Work request 1 → In the text on aircraft climb performance, what happens to the lift generated as the climb angle increases?
Work request 2 → Duplicate the text on aircraft climb performance, everything from "What the first" down to "of the aircraft.".

Given passage →
════════════════════
Evaluating Aircraft Performance During Climb

Introduction

The climb phase is one of the most critical segments of flight, where aircraft performance, safety, and efficiency are closely interlinked. During this phase, pilots and engineers must carefully evaluate key performance parameters such as climb rate, airspeed, thrust, altitude gain, and fuel consumption. Understanding how these variables interact provides valuable insight into aircraft capability, engine performance, and operational limits. 

This blog explores the essential parameters used to evaluate aircraft performance during climb and explains their significance in flight analysis and engineering applications.

Forces in Climb

We will start by considering the forces which act upon the aircraft, where the power necessary for this manoeuvre originates, performance and rate of climb. Let us first consider the diagram below which  figure shows the forces acting upon the aircraft during a climb.

We can generate two equations from this diagram for thrust and lift:

T = D + W sin ∝

L = W cos ∝

What the first equation can tell us about the thrust required for the aircraft to climb in such a way is that the thrust must overcome the drag, D, and a component of weight, W sin cos ∝. The weight component will increase as the angle of climb, ∝, also increases. More thrust is therefore required to climb at steeper angles. 

Whilst that first result is perhaps unsurprising, if we analyse the second equation we can see that as ∝ increases the value of cos ∝  will decrease. This implies that the lift generated will decrease with the climb angle. This result is surprising as the overall effect of a climb is to increase altitude, it is however, the vertical component of thrust that is primarily responsible for the upwards movement of the aircraft.
════════════════════
Data segment →
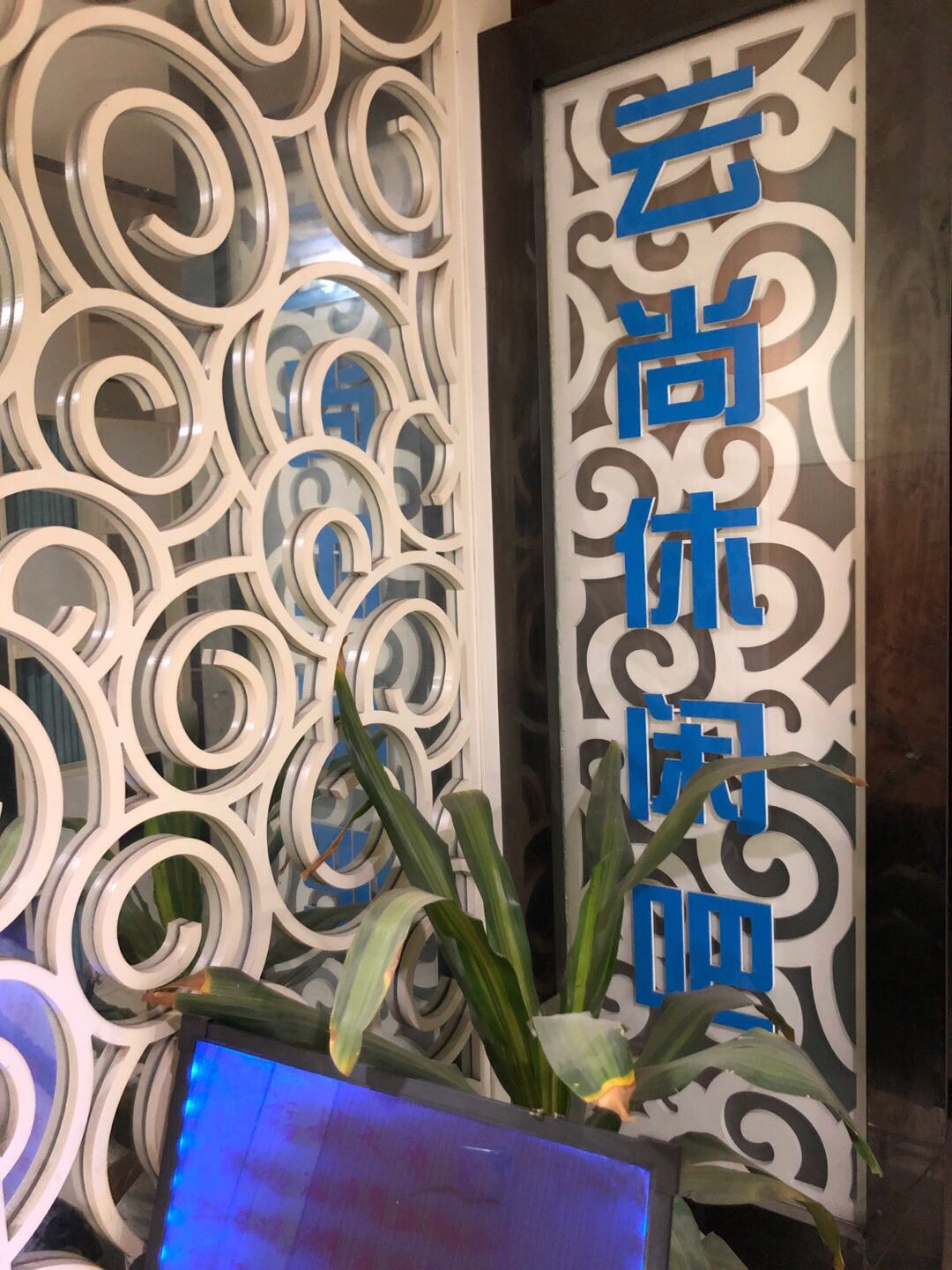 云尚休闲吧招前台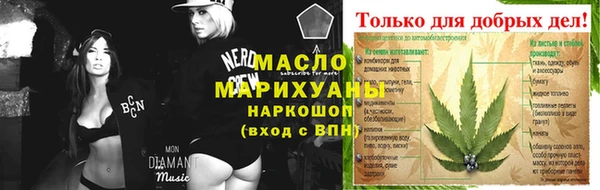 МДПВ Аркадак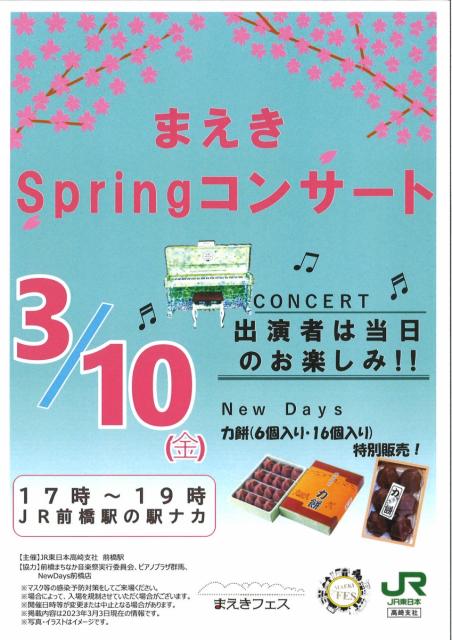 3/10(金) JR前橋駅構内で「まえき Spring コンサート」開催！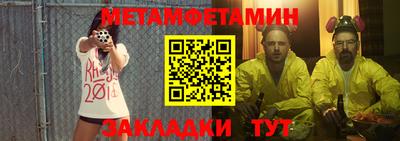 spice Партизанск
════════════════════
Response 1 → It decreases.

Response 2 →
What the first equation can tell us about the thrust required for the aircraft to climb in such a way is that the thrust must overcome the drag, D, and a component of weight, W sin cos ∝. The weight component will increase as the angle of climb, ∝, also increases. More thrust is therefore required to climb at steeper angles. 

Whilst that first result is perhaps unsurprising, if we analyse the second equation we can see that as ∝ increases the value of cos ∝  will decrease. This implies that the lift generated will decrease with the climb angle. This result is surprising as the overall effect of a climb is to increase altitude, it is however, the vertical component of thrust that is primarily responsible for the upwards movement of the aircraft.